Reproduce the entries verbatim, beginning with the line that contains "Is gosling neck" and continuing through the final line of the entries.

-- begin Raw records --

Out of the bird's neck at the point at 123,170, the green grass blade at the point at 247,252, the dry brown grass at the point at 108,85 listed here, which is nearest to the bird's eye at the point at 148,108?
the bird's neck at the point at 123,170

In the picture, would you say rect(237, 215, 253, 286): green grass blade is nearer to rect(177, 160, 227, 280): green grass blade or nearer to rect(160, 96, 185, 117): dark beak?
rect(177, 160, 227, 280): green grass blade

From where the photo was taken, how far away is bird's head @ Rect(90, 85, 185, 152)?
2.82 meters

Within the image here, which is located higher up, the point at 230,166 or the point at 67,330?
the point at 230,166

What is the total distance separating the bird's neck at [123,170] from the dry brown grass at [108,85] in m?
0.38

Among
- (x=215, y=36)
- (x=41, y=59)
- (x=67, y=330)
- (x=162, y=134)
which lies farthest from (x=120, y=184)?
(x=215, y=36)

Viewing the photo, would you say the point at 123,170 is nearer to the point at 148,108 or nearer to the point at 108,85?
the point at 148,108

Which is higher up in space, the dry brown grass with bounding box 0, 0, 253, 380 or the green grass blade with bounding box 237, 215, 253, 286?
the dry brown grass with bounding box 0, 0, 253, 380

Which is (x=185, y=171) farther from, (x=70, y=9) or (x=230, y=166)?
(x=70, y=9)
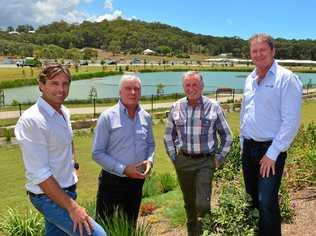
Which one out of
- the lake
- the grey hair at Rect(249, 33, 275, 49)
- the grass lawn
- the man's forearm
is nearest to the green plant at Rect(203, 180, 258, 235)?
the grey hair at Rect(249, 33, 275, 49)

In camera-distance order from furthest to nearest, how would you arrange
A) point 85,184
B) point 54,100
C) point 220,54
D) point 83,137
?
point 220,54 → point 83,137 → point 85,184 → point 54,100

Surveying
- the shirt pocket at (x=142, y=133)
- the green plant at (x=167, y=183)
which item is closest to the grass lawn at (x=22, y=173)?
the green plant at (x=167, y=183)

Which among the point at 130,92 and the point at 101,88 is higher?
the point at 130,92

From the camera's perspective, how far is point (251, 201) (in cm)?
441

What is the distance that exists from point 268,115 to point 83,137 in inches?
496

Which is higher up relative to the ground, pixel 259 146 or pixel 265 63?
pixel 265 63

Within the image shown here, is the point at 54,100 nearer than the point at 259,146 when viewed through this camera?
Yes

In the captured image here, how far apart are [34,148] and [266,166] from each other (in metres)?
1.93

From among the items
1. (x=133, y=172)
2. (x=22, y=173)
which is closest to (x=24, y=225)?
(x=133, y=172)

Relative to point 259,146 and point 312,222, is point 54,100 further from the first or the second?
point 312,222

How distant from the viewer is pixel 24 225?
16.4 ft

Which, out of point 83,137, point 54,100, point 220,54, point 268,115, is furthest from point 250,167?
point 220,54

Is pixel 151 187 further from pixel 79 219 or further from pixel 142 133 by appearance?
pixel 79 219

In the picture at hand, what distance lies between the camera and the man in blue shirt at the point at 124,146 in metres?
4.19
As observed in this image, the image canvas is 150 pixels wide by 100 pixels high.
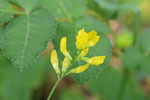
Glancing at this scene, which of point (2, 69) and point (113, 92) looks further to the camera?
point (2, 69)

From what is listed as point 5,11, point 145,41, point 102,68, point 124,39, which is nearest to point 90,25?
point 102,68

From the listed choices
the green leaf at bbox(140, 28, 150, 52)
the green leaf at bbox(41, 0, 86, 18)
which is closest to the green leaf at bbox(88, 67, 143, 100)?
the green leaf at bbox(140, 28, 150, 52)

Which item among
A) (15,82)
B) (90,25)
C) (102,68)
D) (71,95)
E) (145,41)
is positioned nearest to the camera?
(102,68)

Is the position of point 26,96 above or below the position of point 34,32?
below

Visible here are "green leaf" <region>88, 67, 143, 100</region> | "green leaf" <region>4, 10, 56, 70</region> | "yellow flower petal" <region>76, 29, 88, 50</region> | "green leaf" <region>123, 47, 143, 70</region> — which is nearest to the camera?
"yellow flower petal" <region>76, 29, 88, 50</region>

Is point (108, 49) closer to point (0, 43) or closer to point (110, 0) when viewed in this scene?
point (0, 43)

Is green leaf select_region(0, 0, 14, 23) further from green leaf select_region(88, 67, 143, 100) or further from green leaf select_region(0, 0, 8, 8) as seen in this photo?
green leaf select_region(88, 67, 143, 100)

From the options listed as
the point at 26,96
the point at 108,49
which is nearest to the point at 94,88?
the point at 26,96

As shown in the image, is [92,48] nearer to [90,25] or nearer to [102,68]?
[102,68]
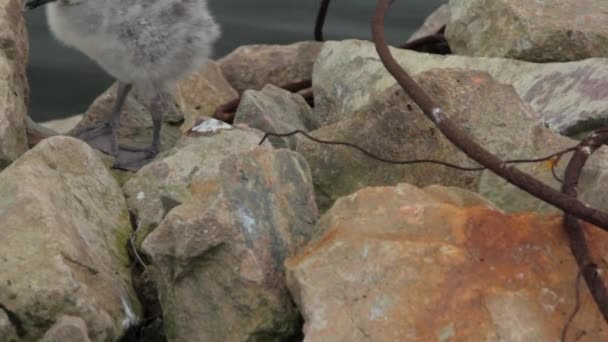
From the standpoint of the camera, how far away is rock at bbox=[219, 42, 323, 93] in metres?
5.84

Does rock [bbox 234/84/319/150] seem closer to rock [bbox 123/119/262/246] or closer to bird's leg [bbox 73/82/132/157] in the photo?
rock [bbox 123/119/262/246]

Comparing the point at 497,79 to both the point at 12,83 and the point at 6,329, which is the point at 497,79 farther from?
the point at 6,329

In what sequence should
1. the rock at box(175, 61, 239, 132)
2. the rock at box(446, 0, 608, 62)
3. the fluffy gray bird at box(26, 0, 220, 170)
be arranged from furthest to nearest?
the rock at box(175, 61, 239, 132), the rock at box(446, 0, 608, 62), the fluffy gray bird at box(26, 0, 220, 170)

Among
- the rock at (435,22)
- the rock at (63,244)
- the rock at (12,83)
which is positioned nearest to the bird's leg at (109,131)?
the rock at (12,83)

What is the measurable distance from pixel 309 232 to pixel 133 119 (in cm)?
194

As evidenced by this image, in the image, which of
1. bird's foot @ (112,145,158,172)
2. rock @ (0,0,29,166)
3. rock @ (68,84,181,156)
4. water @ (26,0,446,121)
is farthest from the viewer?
water @ (26,0,446,121)

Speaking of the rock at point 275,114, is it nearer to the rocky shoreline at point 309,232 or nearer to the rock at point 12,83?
the rocky shoreline at point 309,232

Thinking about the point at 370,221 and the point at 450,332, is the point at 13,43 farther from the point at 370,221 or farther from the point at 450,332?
the point at 450,332

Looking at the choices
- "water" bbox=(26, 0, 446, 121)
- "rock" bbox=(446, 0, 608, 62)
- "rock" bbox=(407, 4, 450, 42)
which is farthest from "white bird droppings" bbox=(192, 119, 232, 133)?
"water" bbox=(26, 0, 446, 121)

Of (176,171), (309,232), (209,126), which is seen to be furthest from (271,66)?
(309,232)

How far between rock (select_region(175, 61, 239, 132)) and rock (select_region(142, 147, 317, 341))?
1.92 meters

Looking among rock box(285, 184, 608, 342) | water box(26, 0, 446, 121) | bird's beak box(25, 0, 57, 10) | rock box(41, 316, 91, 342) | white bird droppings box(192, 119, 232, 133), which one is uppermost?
rock box(285, 184, 608, 342)

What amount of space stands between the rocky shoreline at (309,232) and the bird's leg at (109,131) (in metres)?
0.31

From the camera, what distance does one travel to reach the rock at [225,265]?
3094mm
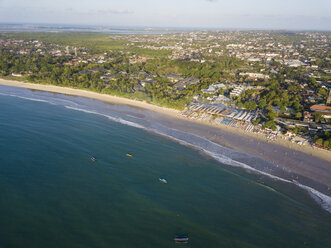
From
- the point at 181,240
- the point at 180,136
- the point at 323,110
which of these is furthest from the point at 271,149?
the point at 181,240

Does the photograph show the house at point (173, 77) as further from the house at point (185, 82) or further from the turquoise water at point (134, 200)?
the turquoise water at point (134, 200)

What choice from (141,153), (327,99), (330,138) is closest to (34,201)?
(141,153)

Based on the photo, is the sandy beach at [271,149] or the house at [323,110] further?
the house at [323,110]

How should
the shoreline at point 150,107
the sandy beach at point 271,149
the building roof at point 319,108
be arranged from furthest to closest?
the building roof at point 319,108 < the shoreline at point 150,107 < the sandy beach at point 271,149

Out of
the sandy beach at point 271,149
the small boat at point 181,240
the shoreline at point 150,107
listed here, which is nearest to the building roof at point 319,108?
the shoreline at point 150,107

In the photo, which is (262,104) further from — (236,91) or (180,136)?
(180,136)

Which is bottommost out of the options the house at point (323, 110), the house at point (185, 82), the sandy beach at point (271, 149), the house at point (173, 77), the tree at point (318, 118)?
the sandy beach at point (271, 149)

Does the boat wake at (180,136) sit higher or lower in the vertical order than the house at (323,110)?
lower
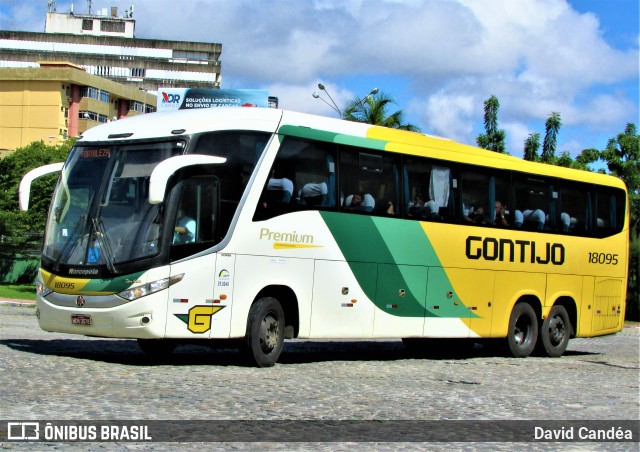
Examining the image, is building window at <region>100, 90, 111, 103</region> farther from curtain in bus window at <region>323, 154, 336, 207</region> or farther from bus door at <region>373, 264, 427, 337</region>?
curtain in bus window at <region>323, 154, 336, 207</region>

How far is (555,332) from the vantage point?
2217cm

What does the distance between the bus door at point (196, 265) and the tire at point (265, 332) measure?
1.52 feet

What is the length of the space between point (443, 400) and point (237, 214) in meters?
4.18

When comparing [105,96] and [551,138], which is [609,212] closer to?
[551,138]

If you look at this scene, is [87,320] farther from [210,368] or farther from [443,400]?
[443,400]

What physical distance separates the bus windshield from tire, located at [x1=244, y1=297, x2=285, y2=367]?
6.42ft

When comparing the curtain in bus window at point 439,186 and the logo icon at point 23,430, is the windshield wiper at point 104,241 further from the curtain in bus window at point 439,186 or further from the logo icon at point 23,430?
the curtain in bus window at point 439,186

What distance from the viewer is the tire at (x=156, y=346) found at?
16969 mm

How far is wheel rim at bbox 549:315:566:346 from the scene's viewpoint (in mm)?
22047

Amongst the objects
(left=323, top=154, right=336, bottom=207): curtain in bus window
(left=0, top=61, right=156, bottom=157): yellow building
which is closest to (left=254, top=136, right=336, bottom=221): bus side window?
(left=323, top=154, right=336, bottom=207): curtain in bus window

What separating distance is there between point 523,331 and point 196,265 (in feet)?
30.4

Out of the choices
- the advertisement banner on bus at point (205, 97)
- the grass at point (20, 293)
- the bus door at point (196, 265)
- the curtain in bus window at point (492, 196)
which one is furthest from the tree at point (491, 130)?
the bus door at point (196, 265)

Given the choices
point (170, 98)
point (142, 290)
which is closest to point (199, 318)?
point (142, 290)

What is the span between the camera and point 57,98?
328ft
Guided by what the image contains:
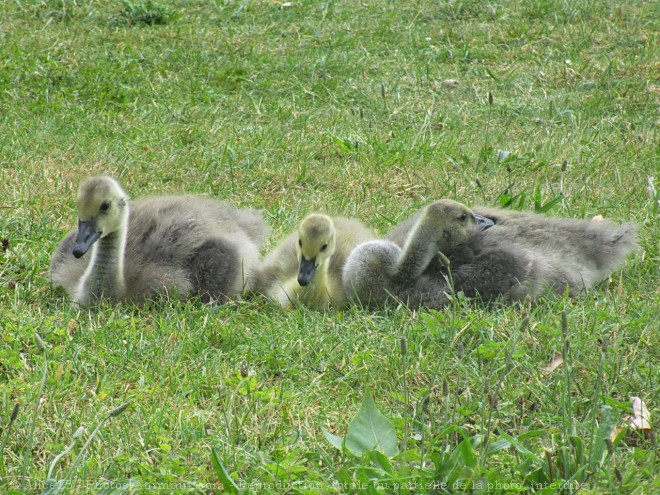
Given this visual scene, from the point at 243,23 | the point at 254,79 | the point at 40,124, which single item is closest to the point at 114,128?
the point at 40,124

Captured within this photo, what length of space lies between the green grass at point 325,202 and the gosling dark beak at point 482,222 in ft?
1.67

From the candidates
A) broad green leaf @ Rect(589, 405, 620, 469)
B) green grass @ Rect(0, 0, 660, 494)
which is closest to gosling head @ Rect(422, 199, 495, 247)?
green grass @ Rect(0, 0, 660, 494)

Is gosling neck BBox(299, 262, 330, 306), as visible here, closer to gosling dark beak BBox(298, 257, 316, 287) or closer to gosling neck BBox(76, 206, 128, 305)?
gosling dark beak BBox(298, 257, 316, 287)

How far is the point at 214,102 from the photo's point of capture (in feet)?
25.6

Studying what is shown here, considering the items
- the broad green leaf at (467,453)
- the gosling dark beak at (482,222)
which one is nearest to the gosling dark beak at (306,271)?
the gosling dark beak at (482,222)

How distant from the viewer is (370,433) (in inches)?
119

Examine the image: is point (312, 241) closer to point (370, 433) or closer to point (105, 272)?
point (105, 272)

-- end Raw records --

■ Task solution
Is gosling neck BBox(299, 262, 330, 306), as visible here, closer to gosling dark beak BBox(298, 257, 316, 287) or closer to gosling neck BBox(76, 206, 128, 305)?
gosling dark beak BBox(298, 257, 316, 287)

How far is the point at 214,102 from the photo's point of capture (in feet)?
25.6

Studying what is shown here, considering the items
- the broad green leaf at (467,453)
- the gosling dark beak at (482,222)
which one is nearest to the gosling dark beak at (306,271)?
the gosling dark beak at (482,222)

How distant from the viewer is (370,433) (in inches)?
119

Examine the image: is point (312, 241) closer to point (370, 433) or closer to point (105, 272)?
point (105, 272)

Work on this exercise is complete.